>> Start Listed records
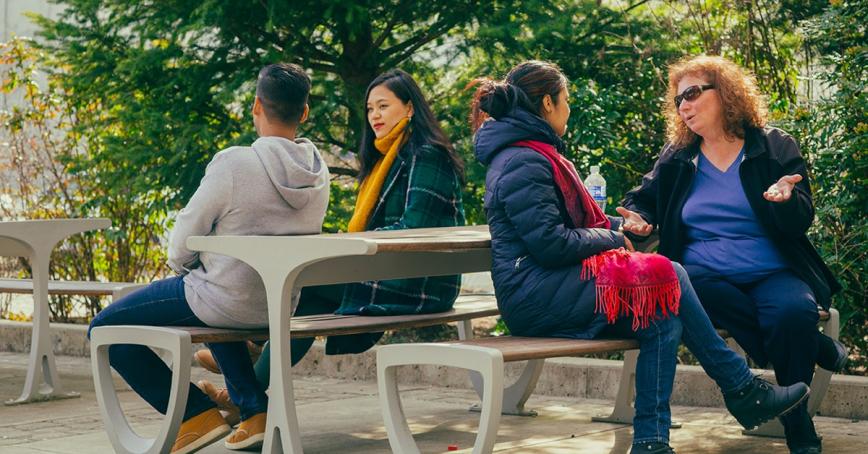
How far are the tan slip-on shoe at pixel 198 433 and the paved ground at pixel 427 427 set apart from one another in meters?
0.32

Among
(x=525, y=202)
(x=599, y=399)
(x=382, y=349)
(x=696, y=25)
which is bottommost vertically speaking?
(x=599, y=399)

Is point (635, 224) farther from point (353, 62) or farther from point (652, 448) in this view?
point (353, 62)

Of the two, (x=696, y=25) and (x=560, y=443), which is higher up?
(x=696, y=25)

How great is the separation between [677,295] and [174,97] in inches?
189

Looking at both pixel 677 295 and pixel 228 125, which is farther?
pixel 228 125

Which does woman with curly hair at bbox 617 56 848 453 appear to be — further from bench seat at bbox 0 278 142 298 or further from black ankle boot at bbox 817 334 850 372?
bench seat at bbox 0 278 142 298

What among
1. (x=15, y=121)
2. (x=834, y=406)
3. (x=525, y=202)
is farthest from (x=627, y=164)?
(x=15, y=121)

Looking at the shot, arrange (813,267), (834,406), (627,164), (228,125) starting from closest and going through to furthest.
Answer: (813,267) → (834,406) → (627,164) → (228,125)

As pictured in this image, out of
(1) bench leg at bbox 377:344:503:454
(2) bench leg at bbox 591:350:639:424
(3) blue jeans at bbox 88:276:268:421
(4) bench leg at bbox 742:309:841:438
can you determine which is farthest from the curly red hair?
(3) blue jeans at bbox 88:276:268:421

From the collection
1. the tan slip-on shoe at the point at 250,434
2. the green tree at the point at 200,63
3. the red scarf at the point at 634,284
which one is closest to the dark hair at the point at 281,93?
the tan slip-on shoe at the point at 250,434

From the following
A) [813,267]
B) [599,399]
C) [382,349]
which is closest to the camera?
[382,349]

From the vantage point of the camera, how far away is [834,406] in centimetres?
595

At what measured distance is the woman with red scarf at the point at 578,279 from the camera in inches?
177

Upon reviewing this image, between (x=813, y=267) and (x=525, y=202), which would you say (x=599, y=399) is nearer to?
(x=813, y=267)
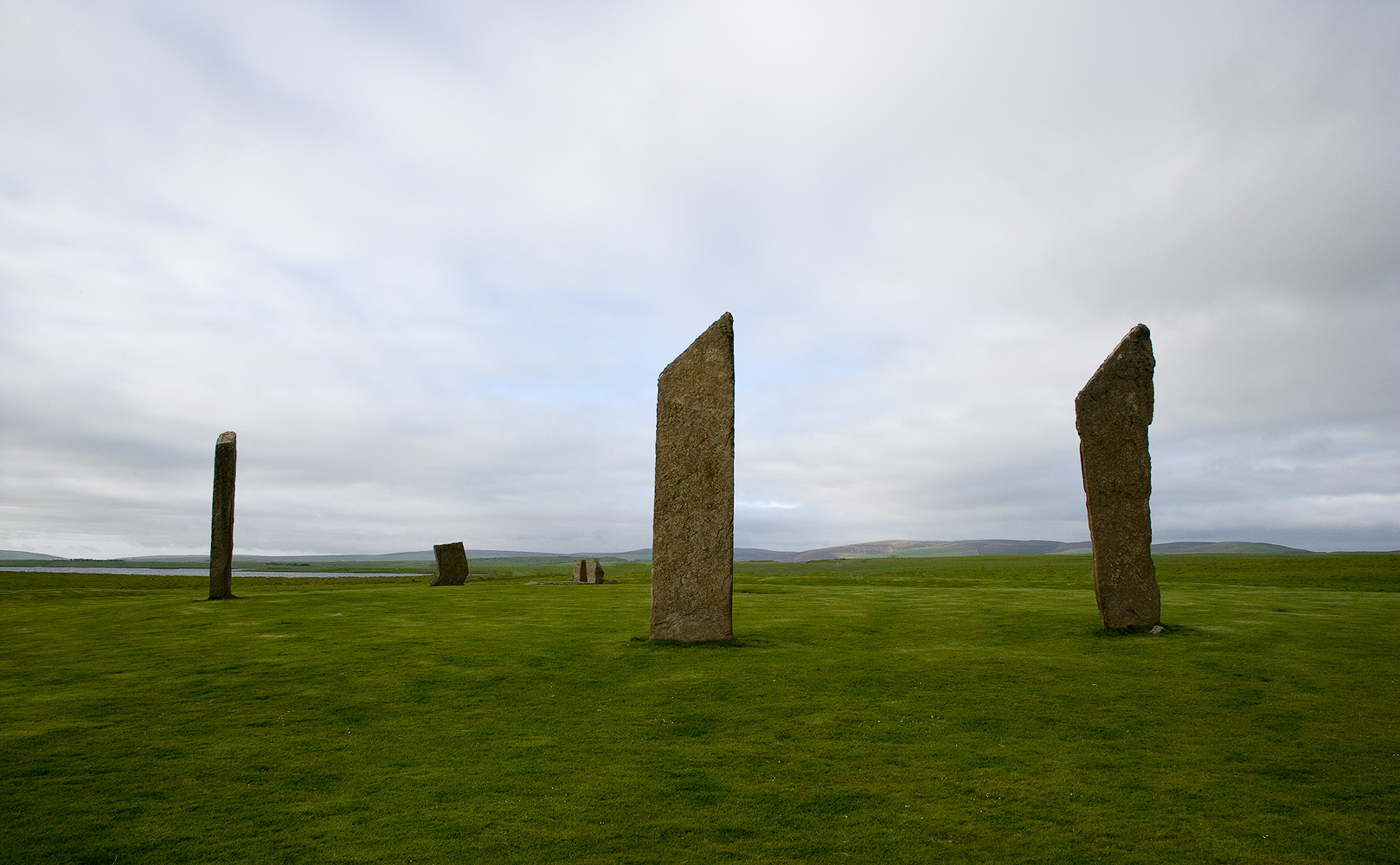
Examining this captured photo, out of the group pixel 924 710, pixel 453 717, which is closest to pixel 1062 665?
pixel 924 710

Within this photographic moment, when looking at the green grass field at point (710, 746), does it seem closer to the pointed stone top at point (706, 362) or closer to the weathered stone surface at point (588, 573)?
the pointed stone top at point (706, 362)

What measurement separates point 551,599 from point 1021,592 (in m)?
14.1

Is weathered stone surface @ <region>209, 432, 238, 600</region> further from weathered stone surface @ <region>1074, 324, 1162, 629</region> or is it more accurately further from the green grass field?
weathered stone surface @ <region>1074, 324, 1162, 629</region>

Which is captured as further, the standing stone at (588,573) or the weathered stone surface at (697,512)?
the standing stone at (588,573)

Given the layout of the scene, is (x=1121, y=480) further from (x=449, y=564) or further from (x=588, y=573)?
(x=449, y=564)

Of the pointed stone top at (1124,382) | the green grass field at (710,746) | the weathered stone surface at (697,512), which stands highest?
the pointed stone top at (1124,382)

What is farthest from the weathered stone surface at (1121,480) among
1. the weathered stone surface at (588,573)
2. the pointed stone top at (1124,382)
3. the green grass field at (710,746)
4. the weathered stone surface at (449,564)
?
the weathered stone surface at (449,564)

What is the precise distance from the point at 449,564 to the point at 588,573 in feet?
19.1

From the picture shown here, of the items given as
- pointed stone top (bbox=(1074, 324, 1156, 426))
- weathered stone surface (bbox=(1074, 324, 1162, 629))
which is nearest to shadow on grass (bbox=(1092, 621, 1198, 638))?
weathered stone surface (bbox=(1074, 324, 1162, 629))

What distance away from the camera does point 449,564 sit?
31609mm

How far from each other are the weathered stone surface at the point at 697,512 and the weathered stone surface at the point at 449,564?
810 inches

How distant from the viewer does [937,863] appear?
542 centimetres

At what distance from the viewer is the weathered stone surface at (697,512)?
12867 mm

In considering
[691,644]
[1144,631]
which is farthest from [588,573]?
[1144,631]
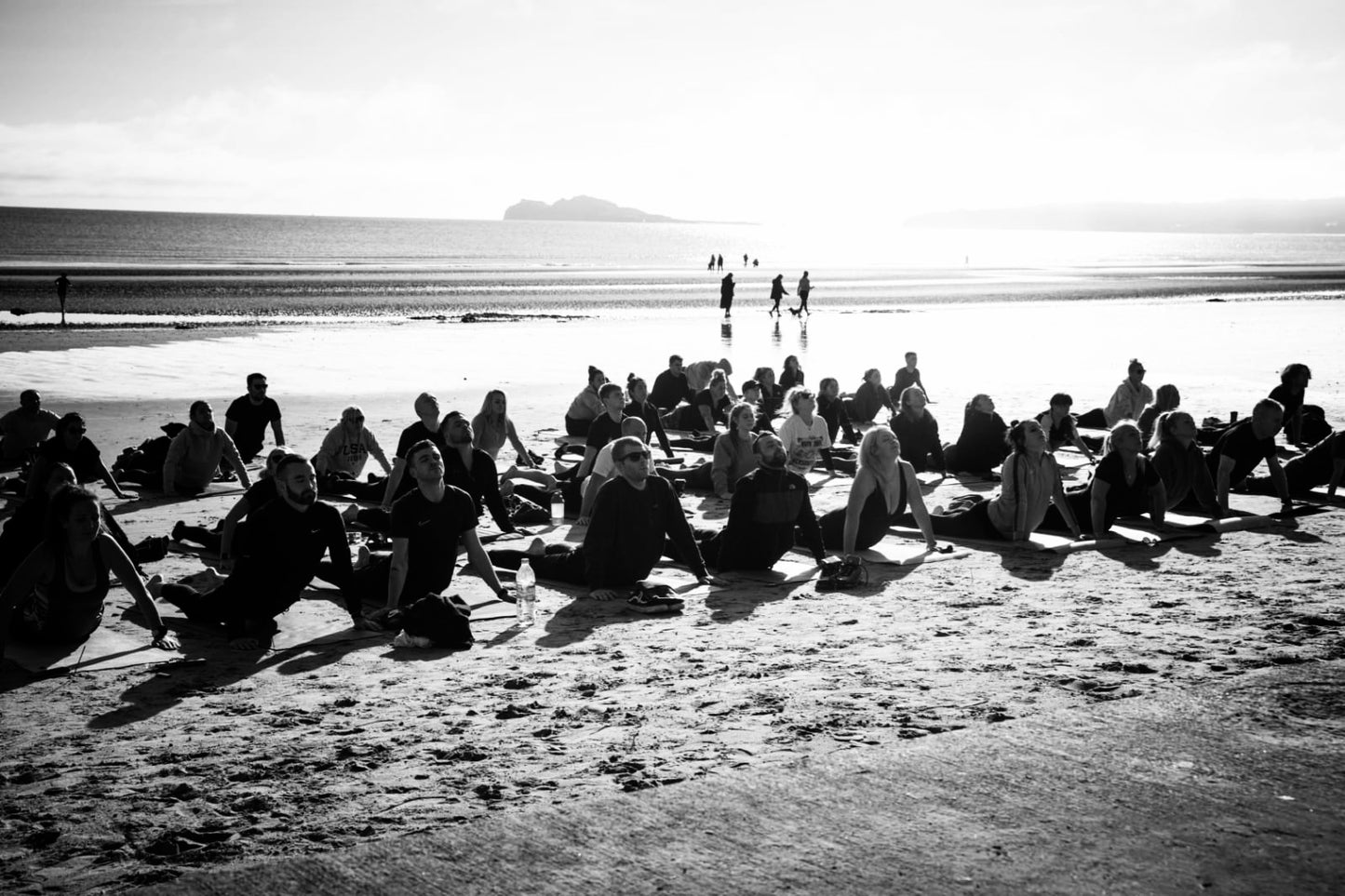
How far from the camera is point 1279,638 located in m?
8.36

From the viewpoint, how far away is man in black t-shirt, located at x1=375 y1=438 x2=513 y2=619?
29.8ft

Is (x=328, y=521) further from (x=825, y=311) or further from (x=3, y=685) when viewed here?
(x=825, y=311)

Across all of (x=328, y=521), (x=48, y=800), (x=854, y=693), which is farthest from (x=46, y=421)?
(x=854, y=693)

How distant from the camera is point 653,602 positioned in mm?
9484

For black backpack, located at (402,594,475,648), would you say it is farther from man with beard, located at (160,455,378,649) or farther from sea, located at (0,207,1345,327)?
sea, located at (0,207,1345,327)

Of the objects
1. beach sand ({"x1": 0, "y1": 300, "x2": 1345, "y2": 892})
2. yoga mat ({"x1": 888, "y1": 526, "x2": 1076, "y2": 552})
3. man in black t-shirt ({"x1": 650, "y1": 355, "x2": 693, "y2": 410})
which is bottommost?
beach sand ({"x1": 0, "y1": 300, "x2": 1345, "y2": 892})

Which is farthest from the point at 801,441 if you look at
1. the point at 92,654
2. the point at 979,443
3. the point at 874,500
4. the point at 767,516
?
the point at 92,654

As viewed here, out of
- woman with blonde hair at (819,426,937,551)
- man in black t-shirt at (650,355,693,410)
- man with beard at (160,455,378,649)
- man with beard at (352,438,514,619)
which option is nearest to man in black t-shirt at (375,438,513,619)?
man with beard at (352,438,514,619)

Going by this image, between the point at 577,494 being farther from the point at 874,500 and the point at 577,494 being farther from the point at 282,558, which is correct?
the point at 282,558

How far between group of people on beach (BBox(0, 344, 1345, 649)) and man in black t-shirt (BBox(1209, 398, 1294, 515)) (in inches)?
0.8

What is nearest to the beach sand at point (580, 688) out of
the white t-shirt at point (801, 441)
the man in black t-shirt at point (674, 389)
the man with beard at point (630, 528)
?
the man with beard at point (630, 528)

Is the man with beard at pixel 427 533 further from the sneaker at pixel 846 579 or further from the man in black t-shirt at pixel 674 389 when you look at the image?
the man in black t-shirt at pixel 674 389

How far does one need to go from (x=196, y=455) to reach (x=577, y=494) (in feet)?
14.3

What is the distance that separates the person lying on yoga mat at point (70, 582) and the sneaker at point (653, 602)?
3.27 meters
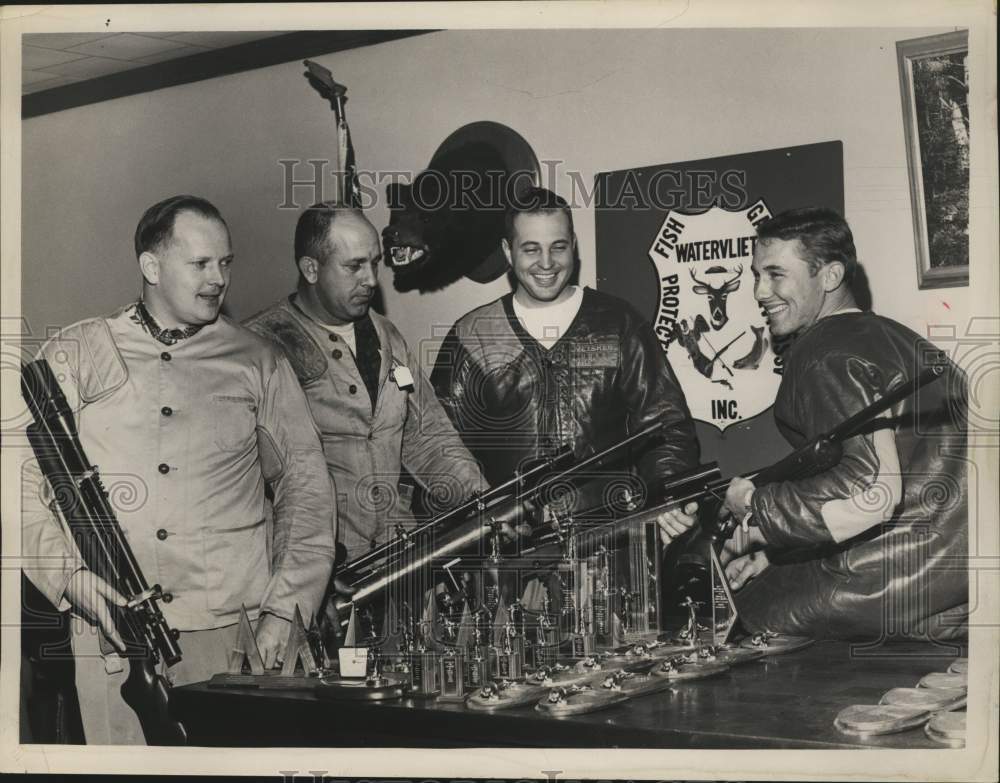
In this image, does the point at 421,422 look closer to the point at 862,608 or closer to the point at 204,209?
the point at 204,209

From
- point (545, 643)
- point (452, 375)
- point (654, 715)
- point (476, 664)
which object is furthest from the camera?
point (452, 375)

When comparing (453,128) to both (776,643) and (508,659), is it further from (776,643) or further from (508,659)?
(776,643)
>> End Listed records
## Exercise
Give each line of the material as one string in a JSON list, skipping blank lines and leaving out the pictures.

## Answer to the problem
[
  "How far are the tan slip-on shoe at pixel 198 433 and the paved ground at pixel 427 427 set apart from one another in meters?",
  "0.32",
  "Among",
  "(x=525, y=202)",
  "(x=599, y=399)",
  "(x=382, y=349)",
  "(x=696, y=25)",
  "which is bottommost vertically speaking?",
  "(x=599, y=399)",
  "Is point (635, 224) farther from point (353, 62) or farther from point (652, 448) in this view?",
  "point (353, 62)",
  "Of the two, (x=696, y=25) and (x=560, y=443), which is higher up?",
  "(x=696, y=25)",
  "How great is the separation between [677,295] and [174,97] in inches?",
  "189",
  "Looking at both pixel 677 295 and pixel 228 125, which is farther?",
  "pixel 228 125",
  "Which does woman with curly hair at bbox 617 56 848 453 appear to be — further from bench seat at bbox 0 278 142 298 or further from black ankle boot at bbox 817 334 850 372?",
  "bench seat at bbox 0 278 142 298",
  "What among",
  "1. (x=15, y=121)",
  "2. (x=834, y=406)",
  "3. (x=525, y=202)",
  "is farthest from (x=627, y=164)?",
  "(x=15, y=121)",
  "Looking at the shot, arrange (813,267), (834,406), (627,164), (228,125) starting from closest and going through to furthest.",
  "Answer: (813,267) → (834,406) → (627,164) → (228,125)",
  "As pictured in this image, out of",
  "(1) bench leg at bbox 377:344:503:454",
  "(2) bench leg at bbox 591:350:639:424",
  "(3) blue jeans at bbox 88:276:268:421",
  "(4) bench leg at bbox 742:309:841:438",
  "can you determine which is farthest from the curly red hair?",
  "(3) blue jeans at bbox 88:276:268:421",
  "From the collection",
  "1. the tan slip-on shoe at the point at 250,434",
  "2. the green tree at the point at 200,63",
  "3. the red scarf at the point at 634,284",
  "which one is closest to the dark hair at the point at 281,93?",
  "the tan slip-on shoe at the point at 250,434",
  "From the following",
  "A) [813,267]",
  "B) [599,399]",
  "C) [382,349]",
  "which is closest to the camera?",
  "[382,349]",
  "From the vantage point of the camera, how far away is [834,406] in centimetres?",
  "595",
  "At what measured distance is the woman with red scarf at the point at 578,279 from the camera in inches?",
  "177",
  "Upon reviewing this image, between (x=813, y=267) and (x=525, y=202), which would you say (x=599, y=399) is nearer to?",
  "(x=813, y=267)",
  "Examining this captured photo, out of the group pixel 924 710, pixel 453 717, which is closest to pixel 1062 665?",
  "pixel 924 710",
  "Within this photographic moment, when looking at the green grass field at point (710, 746), does it seem closer to the pointed stone top at point (706, 362) or closer to the weathered stone surface at point (588, 573)?",
  "the pointed stone top at point (706, 362)",
  "What measurement separates point 551,599 from point 1021,592 (in m)?",
  "14.1",
  "Is weathered stone surface @ <region>209, 432, 238, 600</region> further from weathered stone surface @ <region>1074, 324, 1162, 629</region> or is it more accurately further from the green grass field?",
  "weathered stone surface @ <region>1074, 324, 1162, 629</region>",
  "Which is captured as further, the standing stone at (588,573) or the weathered stone surface at (697,512)?",
  "the standing stone at (588,573)",
  "Given the layout of the scene, is (x=1121, y=480) further from (x=449, y=564) or further from (x=588, y=573)?",
  "(x=449, y=564)",
  "Of the pointed stone top at (1124,382) | the green grass field at (710,746) | the weathered stone surface at (697,512), which stands highest?",
  "the pointed stone top at (1124,382)",
  "What is farthest from the weathered stone surface at (1121,480) among",
  "1. the weathered stone surface at (588,573)",
  "2. the pointed stone top at (1124,382)",
  "3. the green grass field at (710,746)",
  "4. the weathered stone surface at (449,564)",
  "?",
  "the weathered stone surface at (449,564)",
  "What is the precise distance from the point at 449,564 to the point at 588,573 in feet?",
  "19.1",
  "From the picture shown here, of the items given as",
  "- pointed stone top (bbox=(1074, 324, 1156, 426))",
  "- weathered stone surface (bbox=(1074, 324, 1162, 629))",
  "which is nearest to shadow on grass (bbox=(1092, 621, 1198, 638))?",
  "weathered stone surface (bbox=(1074, 324, 1162, 629))",
  "What distance away from the camera does point 449,564 sit?",
  "31609mm",
  "How far from each other are the weathered stone surface at the point at 697,512 and the weathered stone surface at the point at 449,564?",
  "810 inches",
  "How distant from the viewer does [937,863] appear?",
  "542 centimetres",
  "At what distance from the viewer is the weathered stone surface at (697,512)?",
  "12867 mm",
  "In considering",
  "[691,644]",
  "[1144,631]",
  "which is farthest from [588,573]?",
  "[1144,631]",
  "How far from the camera is point 1279,638 located in m?",
  "8.36",
  "From the viewpoint, how far away is man in black t-shirt, located at x1=375 y1=438 x2=513 y2=619?",
  "29.8ft",
  "Is (x=328, y=521) further from (x=825, y=311) or further from (x=3, y=685) when viewed here?",
  "(x=825, y=311)",
  "Across all of (x=328, y=521), (x=48, y=800), (x=854, y=693), which is farthest from (x=46, y=421)?",
  "(x=854, y=693)",
  "How distant from the camera is point 653,602 positioned in mm?",
  "9484",
  "For black backpack, located at (402,594,475,648), would you say it is farther from man with beard, located at (160,455,378,649) or farther from sea, located at (0,207,1345,327)?",
  "sea, located at (0,207,1345,327)",
  "Of the objects",
  "1. beach sand ({\"x1\": 0, \"y1\": 300, \"x2\": 1345, \"y2\": 892})",
  "2. yoga mat ({\"x1\": 888, \"y1\": 526, \"x2\": 1076, \"y2\": 552})",
  "3. man in black t-shirt ({\"x1\": 650, \"y1\": 355, \"x2\": 693, \"y2\": 410})",
  "which is bottommost?",
  "beach sand ({\"x1\": 0, \"y1\": 300, \"x2\": 1345, \"y2\": 892})",
  "Which is farthest from the point at 801,441 if you look at",
  "1. the point at 92,654",
  "2. the point at 979,443",
  "3. the point at 874,500",
  "4. the point at 767,516",
  "?",
  "the point at 92,654",
  "As viewed here, out of",
  "- woman with blonde hair at (819,426,937,551)",
  "- man in black t-shirt at (650,355,693,410)",
  "- man with beard at (160,455,378,649)",
  "- man with beard at (352,438,514,619)",
  "which option is nearest to man in black t-shirt at (375,438,513,619)?",
  "man with beard at (352,438,514,619)",
  "Going by this image, between the point at 577,494 being farther from the point at 874,500 and the point at 577,494 being farther from the point at 282,558, which is correct?",
  "the point at 282,558",
  "How far between group of people on beach (BBox(0, 344, 1345, 649)) and man in black t-shirt (BBox(1209, 398, 1294, 515)) (in inches)?",
  "0.8",
  "What is nearest to the beach sand at point (580, 688) out of",
  "the white t-shirt at point (801, 441)",
  "the man in black t-shirt at point (674, 389)",
  "the man with beard at point (630, 528)",
  "?",
  "the man with beard at point (630, 528)",
  "Is the man with beard at pixel 427 533 further from the sneaker at pixel 846 579 or further from the man in black t-shirt at pixel 674 389 when you look at the image?",
  "the man in black t-shirt at pixel 674 389",
  "How far does one need to go from (x=196, y=455) to reach (x=577, y=494) (in feet)?",
  "14.3",
  "What is the distance that separates the person lying on yoga mat at point (70, 582) and the sneaker at point (653, 602)?",
  "3.27 meters",
  "In this image, does the point at 421,422 look closer to the point at 862,608 or closer to the point at 204,209?",
  "the point at 204,209",
  "From",
  "- point (545, 643)",
  "- point (452, 375)",
  "- point (654, 715)",
  "- point (476, 664)",
  "which object is furthest from the camera?",
  "point (452, 375)",
  "When comparing (453,128) to both (776,643) and (508,659), is it further from (776,643) or further from (508,659)?",
  "(776,643)"
]